→ **Set exercise A**:
Decide whether each statement below agrees with the article on the default effect, answering yes or no and quoting the words of the article that settle it: (i) The article names two broad classes of defaults. (ii) Under the opt-in policy, citizens are considered donors unless they ask to be removed from the register. (iii) At parole hearings, the default option is to grant parole.
→ **Set exercise B**:
Using the article on the default effect, answer each question below:
(i) Within the study of which theory does the article place the default effect?
(ii) In computer science, what are defaults?
(iii) What may be adopted unconsciously as a social default effect in social settings?
→ **Set exercise C**:
Write a continuation of the article on the default effect, starting after its final sentence.

→ **Source text**:
= Default effect =

Tendency to accept the default option

The default effect, a concept within the study of nudge theory, explains the tendency for an agent to generally accept the default option in a strategic interaction. The default option is the course of action that the agent, or chooser, will obtain if he or she does not specify a particular course of action. The default effect has broad applications for firms attempting to "nudge" their customers in the direction of the firm's optimal outcome. Experiments and observational studies show that making an option a default increases the likelihood that such an option is chosen. There are two broad classes of defaults: mass defaults and personalised defaults. Setting or changing defaults has been proposed and applied by firms as an effective way of influencing behaviour—for example, with respect to setting air-conditioner temperature settings, giving consent to receive e-mail marketing, or automatic subscription renewals.

== Default effect ==

=== Endogenous default effects ===
In a choice context, a default refers to that option which choosers end up with if they do not make an active choice. This notion is similar to the one in computer science where defaults are settings or values that are automatically assigned outside of user intervention. Setting the default affects how likely people end up with an option. This is called the default effect. More precisely, it refers to changes in the probability that an agent chooses a particular option when it is set as a default as opposed to the situation where this option has not been set as a default. For example, different countries have different rules on how to become an organ donor. In countries with the opt-in policy, all citizens are automatically considered as non-donors unless they actively register as donors. In countries with the opt-out policy, all citizens are automatically considered as donors unless they actively seek to be struck from the register. It has been argued that this difference in policy is the main cause of the significant difference in donor rates across the respective countries.

=== Exogenous default effects ===
Some default effects are implied by the situation. In social settings, for example, the normative choice (what others are doing) may be adopted unconsciously as a social default effect. People are thus more likely to choose what they observe other choosing, even if they do not believe that the other person is the more knowledgeable person. People are also more likely to treat choices that require less justification as defaults. The default option for parole hearings, for example, is to deny prisoners parole.

→ **Data block**:
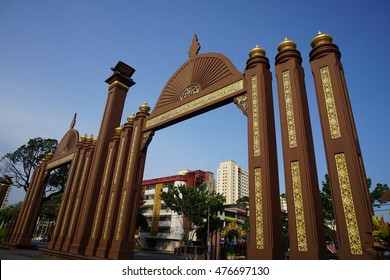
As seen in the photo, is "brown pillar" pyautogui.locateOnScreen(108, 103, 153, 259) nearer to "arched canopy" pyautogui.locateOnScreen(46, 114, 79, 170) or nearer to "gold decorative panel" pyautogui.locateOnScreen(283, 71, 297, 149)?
"gold decorative panel" pyautogui.locateOnScreen(283, 71, 297, 149)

→ **Task output A**:
(i) Yes: "There are two broad classes of defaults: mass defaults and personalised defaults."
(ii) No: "In countries with the opt-in policy, all citizens are automatically considered as non-donors unless they actively register as donors."
(iii) No: "The default option for parole hearings, for example, is to deny prisoners parole."

→ **Task output B**:
(i) Nudge theory.
(ii) Settings or values that are automatically assigned outside of user intervention.
(iii) The normative choice, meaning what others are doing.

→ **Task output C**:
== Types of default options in behavioral economics ==

| Mass defaults | Personalised defaults |
|---|---|
| Benign defaults | Smart defaults |
| Random defaults | Persistent defaults |
| Hidden options | Adaptive defaults |

=== Mass defaults ===
Mass defaults are those which apply to all consumers of a product or service and do not take into account each individual consumer's preferences or characteristics. Mass defaults are useful when a firm cannot, or does not want to, invest time and financial means into allocating separate default options to each customer based on their individual profile and preferences. By their nature, mass defaults may fail to give some customers their first choice; however, in general, a mass default strategy can be useful to a firm if the majority of customers choose the default option.

==== Benign defaults ====
Representing a company's "best guess" about what customers want and therefore what to set as the default option.

==== Random defaults ====
This is where defaults are arbitrarily assigned to customers. This strategy occurs when a firm lacks understanding of the majority preferences, and none of the options would cause harm to the firm.

==== Hidden options ====
Firms can present the default as the only choice, when in fact, there are other "hidden" options available. An example of this is the default ringtone on a phone; some consumers may be oblivious to the fact that there is a plethora of other ringtones available other than the system-default.

=== Personalised defaults ===
Personalised defaults are those where the firm tailors the default option to meet each individual customer's preferences or characteristics. This requires the firm to have data on each customer (customer segment) that can be used without breaching privacy policy concerns. Potential characteristics that may be observed are demographics, past choices and real-time decisions that a customer makes.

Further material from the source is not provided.